#8 : Masa Putih Abu Ibu #part1

412 21 0
                                    

"Ran, gimana sekolahnya?" tanya ibuku.

"Ya gitu deh Bu. Kok tiba-tiba nanya?" aku balik bertanya.

"Ya nggak papa. Siapa tau kamu udah punya pacar? Hehe..."

"Ih, ibu ini. Kok malah dukung aku biar punya pacar sih? Kan harusnya ibu nggak ngebolehin aku pacaran. Aku kan harus fokus belajar," kataku keheranan.

"Yaaa kan ibu cuma ngetes kamu. Kalo kamu jawabnya nyolot gitu, keliatan deh kamu gak punya pacar. Hihi..."

"Ih, ibu iseng mulu dari tadi. Eh, ngomong-ngomong, dulu waktu ibu masih SMA, ibu pernah naksir cowok nggak? Apa ibu yang disenengi cowok gitu? Cerita dong Bu... Oh iya, sama ceritain tentang sejarahnya ibu bisa ketemu sama bapak. Aku penasaran!"

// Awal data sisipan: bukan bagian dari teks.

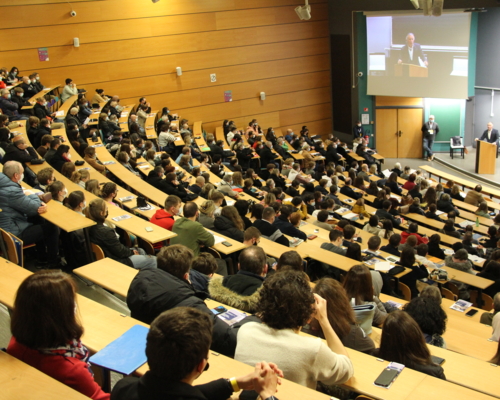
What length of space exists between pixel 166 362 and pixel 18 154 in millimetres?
5797

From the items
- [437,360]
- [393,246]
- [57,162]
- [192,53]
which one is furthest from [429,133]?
[437,360]

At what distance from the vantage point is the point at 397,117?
1645 centimetres

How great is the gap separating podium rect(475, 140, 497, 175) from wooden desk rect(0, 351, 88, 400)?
1350 centimetres

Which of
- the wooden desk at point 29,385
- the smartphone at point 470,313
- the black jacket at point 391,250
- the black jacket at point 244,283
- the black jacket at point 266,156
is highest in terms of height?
the wooden desk at point 29,385

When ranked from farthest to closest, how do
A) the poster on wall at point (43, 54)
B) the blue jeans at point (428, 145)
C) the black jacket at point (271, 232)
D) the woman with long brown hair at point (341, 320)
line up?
the blue jeans at point (428, 145), the poster on wall at point (43, 54), the black jacket at point (271, 232), the woman with long brown hair at point (341, 320)

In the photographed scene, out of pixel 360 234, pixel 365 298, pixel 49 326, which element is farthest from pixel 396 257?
pixel 49 326

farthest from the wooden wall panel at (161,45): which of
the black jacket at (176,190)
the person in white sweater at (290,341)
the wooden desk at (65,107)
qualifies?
the person in white sweater at (290,341)

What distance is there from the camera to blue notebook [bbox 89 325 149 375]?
2.37 metres

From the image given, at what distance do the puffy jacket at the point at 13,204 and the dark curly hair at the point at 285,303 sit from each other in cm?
342

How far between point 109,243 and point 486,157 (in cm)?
1177

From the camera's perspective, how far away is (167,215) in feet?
18.6

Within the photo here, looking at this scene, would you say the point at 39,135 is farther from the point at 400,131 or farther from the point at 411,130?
the point at 411,130

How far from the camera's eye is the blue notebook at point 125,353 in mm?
2367

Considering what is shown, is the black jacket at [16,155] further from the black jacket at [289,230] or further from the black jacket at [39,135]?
the black jacket at [289,230]
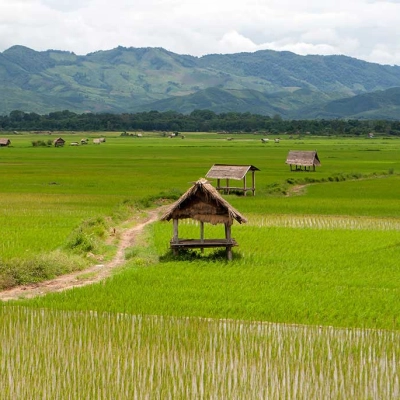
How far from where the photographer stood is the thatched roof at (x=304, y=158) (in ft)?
163

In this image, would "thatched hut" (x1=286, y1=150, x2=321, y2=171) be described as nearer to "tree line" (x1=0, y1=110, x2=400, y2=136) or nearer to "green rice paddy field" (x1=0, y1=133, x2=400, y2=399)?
"green rice paddy field" (x1=0, y1=133, x2=400, y2=399)

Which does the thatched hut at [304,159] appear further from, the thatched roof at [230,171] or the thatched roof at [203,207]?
the thatched roof at [203,207]

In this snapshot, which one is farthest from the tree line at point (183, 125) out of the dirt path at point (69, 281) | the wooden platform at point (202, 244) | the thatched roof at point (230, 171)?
the dirt path at point (69, 281)

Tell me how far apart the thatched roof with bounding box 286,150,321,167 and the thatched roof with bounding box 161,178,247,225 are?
107ft

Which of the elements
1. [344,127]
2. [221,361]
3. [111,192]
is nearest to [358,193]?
[111,192]

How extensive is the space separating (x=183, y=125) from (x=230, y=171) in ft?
408

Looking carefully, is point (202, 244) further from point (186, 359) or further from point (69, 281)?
point (186, 359)

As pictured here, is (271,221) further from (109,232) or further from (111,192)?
(111,192)

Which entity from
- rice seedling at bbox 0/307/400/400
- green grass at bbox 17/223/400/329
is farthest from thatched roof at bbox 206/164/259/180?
rice seedling at bbox 0/307/400/400

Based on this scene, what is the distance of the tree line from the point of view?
447ft

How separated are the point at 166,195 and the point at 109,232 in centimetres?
1016

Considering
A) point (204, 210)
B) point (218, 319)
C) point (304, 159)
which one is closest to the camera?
point (218, 319)

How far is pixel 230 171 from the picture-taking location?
3469cm

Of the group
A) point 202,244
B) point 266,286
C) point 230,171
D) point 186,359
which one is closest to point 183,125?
point 230,171
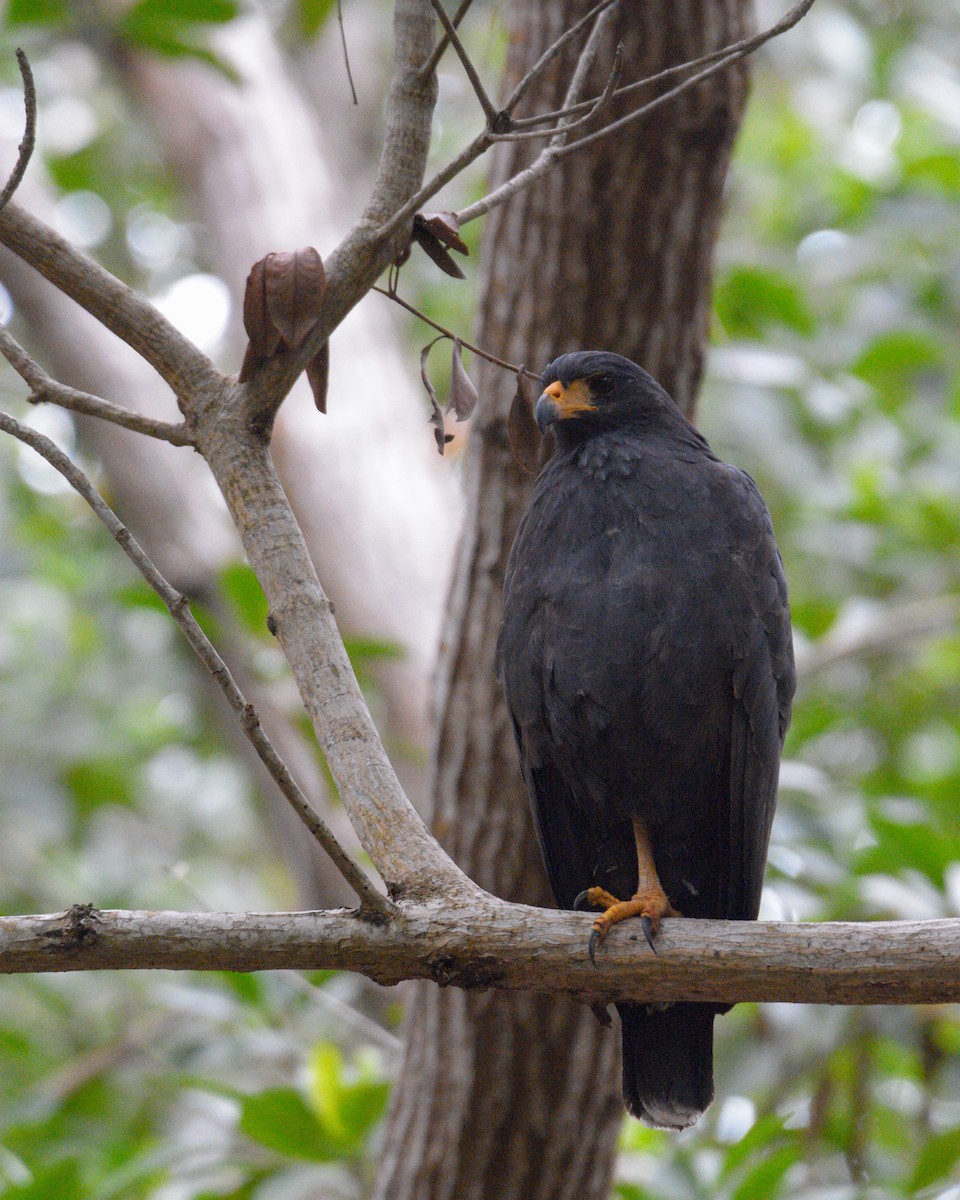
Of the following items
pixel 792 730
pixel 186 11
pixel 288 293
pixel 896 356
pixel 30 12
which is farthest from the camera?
pixel 896 356

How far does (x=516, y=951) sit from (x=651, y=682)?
88 cm

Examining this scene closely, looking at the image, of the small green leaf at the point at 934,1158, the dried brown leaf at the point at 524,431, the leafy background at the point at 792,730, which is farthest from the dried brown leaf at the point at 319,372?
the small green leaf at the point at 934,1158

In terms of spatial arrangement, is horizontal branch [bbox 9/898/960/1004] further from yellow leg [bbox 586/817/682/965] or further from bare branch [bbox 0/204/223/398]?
bare branch [bbox 0/204/223/398]

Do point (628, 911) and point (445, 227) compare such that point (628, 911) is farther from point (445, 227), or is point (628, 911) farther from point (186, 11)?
point (186, 11)

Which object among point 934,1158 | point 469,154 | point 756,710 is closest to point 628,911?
point 756,710

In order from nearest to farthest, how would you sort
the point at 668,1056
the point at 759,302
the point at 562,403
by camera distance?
the point at 668,1056, the point at 562,403, the point at 759,302

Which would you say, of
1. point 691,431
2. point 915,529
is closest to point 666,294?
point 691,431

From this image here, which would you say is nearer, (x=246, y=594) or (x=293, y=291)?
(x=293, y=291)

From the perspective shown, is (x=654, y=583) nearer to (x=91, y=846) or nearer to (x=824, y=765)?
(x=824, y=765)

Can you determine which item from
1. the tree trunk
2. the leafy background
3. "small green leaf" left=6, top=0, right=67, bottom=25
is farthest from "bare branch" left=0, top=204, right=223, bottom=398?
"small green leaf" left=6, top=0, right=67, bottom=25

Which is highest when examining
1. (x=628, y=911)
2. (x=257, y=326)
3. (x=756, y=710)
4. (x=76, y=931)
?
(x=257, y=326)

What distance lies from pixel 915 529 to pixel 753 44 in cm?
381

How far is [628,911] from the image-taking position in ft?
8.07

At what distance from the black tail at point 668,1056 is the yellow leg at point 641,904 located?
277 millimetres
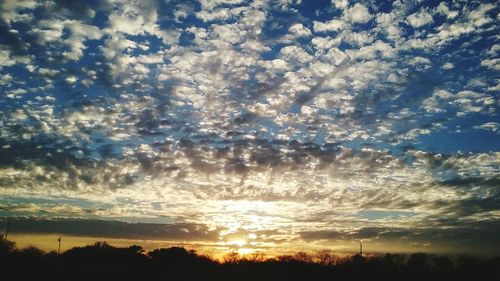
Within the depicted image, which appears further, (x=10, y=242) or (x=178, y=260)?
(x=10, y=242)

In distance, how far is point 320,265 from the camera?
7769 centimetres

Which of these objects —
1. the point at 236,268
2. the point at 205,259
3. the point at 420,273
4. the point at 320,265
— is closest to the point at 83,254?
the point at 205,259

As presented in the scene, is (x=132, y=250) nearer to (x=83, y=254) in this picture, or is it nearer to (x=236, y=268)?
(x=83, y=254)

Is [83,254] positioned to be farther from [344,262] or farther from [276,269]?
[344,262]

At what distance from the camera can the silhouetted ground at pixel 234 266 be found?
6819 centimetres

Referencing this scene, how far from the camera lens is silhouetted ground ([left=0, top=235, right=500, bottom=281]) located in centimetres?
6819

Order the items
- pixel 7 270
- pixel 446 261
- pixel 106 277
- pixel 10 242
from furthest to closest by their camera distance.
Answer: pixel 10 242
pixel 446 261
pixel 106 277
pixel 7 270

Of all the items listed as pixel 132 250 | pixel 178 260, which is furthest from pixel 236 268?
pixel 132 250

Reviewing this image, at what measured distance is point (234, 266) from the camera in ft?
274

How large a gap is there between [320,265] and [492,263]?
33850mm

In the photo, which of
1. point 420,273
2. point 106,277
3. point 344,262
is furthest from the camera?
point 344,262

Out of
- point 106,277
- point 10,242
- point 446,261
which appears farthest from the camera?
point 10,242

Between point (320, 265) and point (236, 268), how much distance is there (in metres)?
16.7

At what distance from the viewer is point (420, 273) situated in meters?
75.4
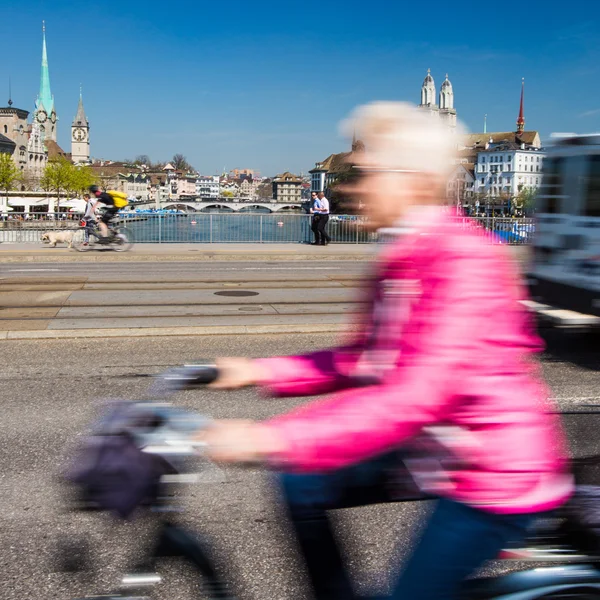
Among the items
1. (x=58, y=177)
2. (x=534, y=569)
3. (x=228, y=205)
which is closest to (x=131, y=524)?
(x=534, y=569)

"Ibu harus cerita panjang, dong. Padahal, ibu mau masakin makanan kesukaan kamu, loh. Kalo masaknya sambil ngomong nanti rasanya jadi beda dong."

"Enggaklah Bu. Kan ceritanya santai. Ayo dong Bu..."

"Iya, iya... Jadi..."

***

"Rani! Kamu dapet salam dari Kak Gema. Ini ada suratnya juga," kata Rangga. Lagi-lagi Rani mendapatkan surat dari Gema. Ini sudah kedua kalinya Gema mengirimkan surat melalui perantara Rangga, sahabat Gema. Mungkin karena Rani dan Gema beda sekolah dan bukan satu angkatan. Gema lebih tua setahun dari Rani.

"Iya, makasih ya, Kak," jawab Rani. Rangga hanya melambaikan tangannya.

Isi suratnya...

Rani, kamu mau nggak nanti pulang bareng aku? Nanti sekalian ke toko buku, deh beli novel Lima Sekawan kesukaanmu. Mau kan?

Gema

Rani hanya menghela napasnya. Ia tak habis pikir, bagaimana bisa Gema mendekatinya. Padahal ia selalu menghindarinya. Setiap pulang sekolah, dengan sabar Gema menunggu Rani di depan pagar sekolah sambil duduk di sepeda motornya.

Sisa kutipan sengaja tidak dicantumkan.